All signs point to Derrick Henry having another Heisman moment in Starkville
The cowbells will surely be ringing in Starkville. There’s no doubt they’ll be deafening.
That’ll be on Saturday, though. Listen closely, and you’ll hear another kind of bell ringing right now. We’re still a day away, so it’s faint in the distance. However, it’s fast approaching, and it’s the only bell that’ll matter once 3:30 p.m. ET comes around.
That’s the train bell that will signal the arrival of Alabama running back Derrick Henry, who’s picked up steam while plowing through his last three obstacles with no sign of a conductor slowing him down.
Offensive coordinator Lane Kiffin has only shoveled more and more coal into the 6-foot-3, 242-pounder’s furnace. Henry’s been fed an astounding 30.2 carries per game over the last five contests after only averaging 16.8 carries over the first four.
And why not?
Henry’s gone for at least 100 rushing yards in four of those five games, including 200-yard games in two of the last three. His career-high 236 rushing yards against Texas A&M and 210 yards last week against LSU mark two of the four highest single-game marks by an Alabama running back since Nick Saban took over the program in 2007.
All it takes is a moment of reflection to realize how impressive that feat is considering all the successful backs there have been in Tuscaloosa since Saban got the Tide rolling.

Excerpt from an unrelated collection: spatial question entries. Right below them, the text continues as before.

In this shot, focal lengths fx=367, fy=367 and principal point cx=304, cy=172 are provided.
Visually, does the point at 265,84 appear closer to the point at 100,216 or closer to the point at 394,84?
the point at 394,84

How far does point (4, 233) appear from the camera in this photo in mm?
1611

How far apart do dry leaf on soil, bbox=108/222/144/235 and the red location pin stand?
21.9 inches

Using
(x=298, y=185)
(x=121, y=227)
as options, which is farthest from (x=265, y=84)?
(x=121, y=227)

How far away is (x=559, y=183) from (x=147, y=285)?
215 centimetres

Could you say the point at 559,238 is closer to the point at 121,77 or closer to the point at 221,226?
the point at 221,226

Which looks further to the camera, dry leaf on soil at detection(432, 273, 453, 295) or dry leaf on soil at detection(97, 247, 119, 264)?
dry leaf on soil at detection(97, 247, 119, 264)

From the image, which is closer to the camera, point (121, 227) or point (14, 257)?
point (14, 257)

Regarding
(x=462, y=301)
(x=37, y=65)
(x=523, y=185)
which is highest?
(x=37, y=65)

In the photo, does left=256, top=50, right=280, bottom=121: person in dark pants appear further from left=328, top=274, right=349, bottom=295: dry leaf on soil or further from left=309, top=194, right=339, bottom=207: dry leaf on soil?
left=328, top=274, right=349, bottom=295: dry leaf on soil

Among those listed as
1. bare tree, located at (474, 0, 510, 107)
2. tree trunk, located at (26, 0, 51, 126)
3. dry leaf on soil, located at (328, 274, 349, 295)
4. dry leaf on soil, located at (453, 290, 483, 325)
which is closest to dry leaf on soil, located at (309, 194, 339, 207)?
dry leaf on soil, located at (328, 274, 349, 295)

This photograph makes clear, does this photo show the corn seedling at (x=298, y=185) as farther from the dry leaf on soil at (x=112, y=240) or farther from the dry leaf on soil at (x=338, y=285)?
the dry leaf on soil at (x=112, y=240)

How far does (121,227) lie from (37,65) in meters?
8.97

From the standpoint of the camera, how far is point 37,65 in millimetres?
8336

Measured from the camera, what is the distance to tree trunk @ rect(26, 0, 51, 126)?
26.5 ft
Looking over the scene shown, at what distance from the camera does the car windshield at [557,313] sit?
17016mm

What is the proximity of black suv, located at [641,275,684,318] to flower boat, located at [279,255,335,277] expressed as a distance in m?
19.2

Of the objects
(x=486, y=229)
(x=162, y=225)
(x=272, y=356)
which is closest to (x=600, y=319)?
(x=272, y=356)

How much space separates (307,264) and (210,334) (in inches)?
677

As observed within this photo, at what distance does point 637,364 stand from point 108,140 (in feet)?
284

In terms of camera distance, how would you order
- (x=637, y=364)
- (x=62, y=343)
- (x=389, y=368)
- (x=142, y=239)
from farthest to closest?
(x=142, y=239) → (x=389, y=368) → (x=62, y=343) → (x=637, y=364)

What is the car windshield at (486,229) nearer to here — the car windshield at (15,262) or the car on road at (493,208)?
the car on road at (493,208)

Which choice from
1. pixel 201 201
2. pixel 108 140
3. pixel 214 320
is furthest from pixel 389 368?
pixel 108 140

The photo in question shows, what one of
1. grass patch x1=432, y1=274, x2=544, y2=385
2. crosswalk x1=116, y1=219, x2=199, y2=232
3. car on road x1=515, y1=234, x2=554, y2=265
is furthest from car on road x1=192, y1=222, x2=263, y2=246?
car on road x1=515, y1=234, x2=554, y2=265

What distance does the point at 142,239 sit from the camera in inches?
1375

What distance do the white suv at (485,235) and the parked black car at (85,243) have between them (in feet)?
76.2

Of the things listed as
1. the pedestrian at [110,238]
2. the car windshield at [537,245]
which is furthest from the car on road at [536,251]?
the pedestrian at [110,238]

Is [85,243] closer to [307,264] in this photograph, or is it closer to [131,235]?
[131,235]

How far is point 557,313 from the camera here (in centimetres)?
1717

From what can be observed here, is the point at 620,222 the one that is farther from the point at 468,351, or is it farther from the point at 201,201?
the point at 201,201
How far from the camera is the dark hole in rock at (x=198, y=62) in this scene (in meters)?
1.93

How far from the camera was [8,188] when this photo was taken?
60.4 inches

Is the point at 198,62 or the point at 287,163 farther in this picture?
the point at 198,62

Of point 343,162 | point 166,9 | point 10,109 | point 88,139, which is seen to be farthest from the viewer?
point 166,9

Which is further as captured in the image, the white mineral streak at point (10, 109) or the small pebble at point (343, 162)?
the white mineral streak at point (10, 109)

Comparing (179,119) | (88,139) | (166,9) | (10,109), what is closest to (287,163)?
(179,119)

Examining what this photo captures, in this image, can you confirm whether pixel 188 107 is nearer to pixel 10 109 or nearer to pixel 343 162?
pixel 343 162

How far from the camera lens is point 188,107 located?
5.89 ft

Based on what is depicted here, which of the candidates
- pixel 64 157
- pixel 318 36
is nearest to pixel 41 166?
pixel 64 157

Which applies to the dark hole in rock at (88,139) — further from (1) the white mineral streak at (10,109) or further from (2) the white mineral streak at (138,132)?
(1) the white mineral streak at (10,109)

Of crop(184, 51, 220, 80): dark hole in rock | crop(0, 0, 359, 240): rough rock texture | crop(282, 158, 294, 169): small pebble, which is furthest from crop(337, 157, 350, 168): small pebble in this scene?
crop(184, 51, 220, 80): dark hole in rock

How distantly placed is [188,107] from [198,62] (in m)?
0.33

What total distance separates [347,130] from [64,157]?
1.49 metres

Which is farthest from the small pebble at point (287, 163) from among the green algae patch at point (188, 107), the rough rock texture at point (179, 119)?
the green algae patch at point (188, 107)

And I haven’t even typed a thing about his touchdowns yet, folks. In nine games this season, he has 17 touchdowns, a total topped by no one this season. And no team has been able to stop Henry from crossing the plane since LSU on Nov. 8 of last season. His streak of 14 straight games with a touchdown started the following week against none other than Mississippi State.
The Bulldogs didn’t exactly show they have what it takes to put the brakes on this monster last week. MSU allowed Missouri, which ranks 119th in the FBS with just 113.2 rushing yards per game, to go for a season-high 215.
Entering this week, Mississippi State is 10th in the SEC against the run, allowing 167.7 yards per game. Plus, the Bulldogs have allowed 53 runs of 10-plus yards. The only SEC schools to give up more are the much-maligned rush defenses of South Carolina (59) and Texas A&M (68).
Those aren’t exactly numbers that make one believe that Henry’s train is getting derailed in Starkville, especially with Henry and the offensive line running on the fuel of last week’s performance against LSU.
Alabama is simply rediscovering itself, going back to its smashmouth roots and whether anyone can plant a different seed in the mind of the Tide staff and force it to change course is the question now.
Earlier this season, a fan called into Saban’s weekly radio show and asked the coach whether it was time to go back to its run-heavy ways. Saban sympathized with the caller by saying that he’d love to, but the evolution of the game has forced offenses to be more varied in their approach.
The team has still shown the willingness to pass, but Henry is giving the team every reason to pound teams into submission. And on Saturday, Mississippi State has to be willing to tackle, but especially late. This season, the Bulldogs have given up 901 rushing yards in the second half, 12th in the SEC.
Hail State will bring the bells. However, it seems like an ideal week for Henry to keep making noise of his own.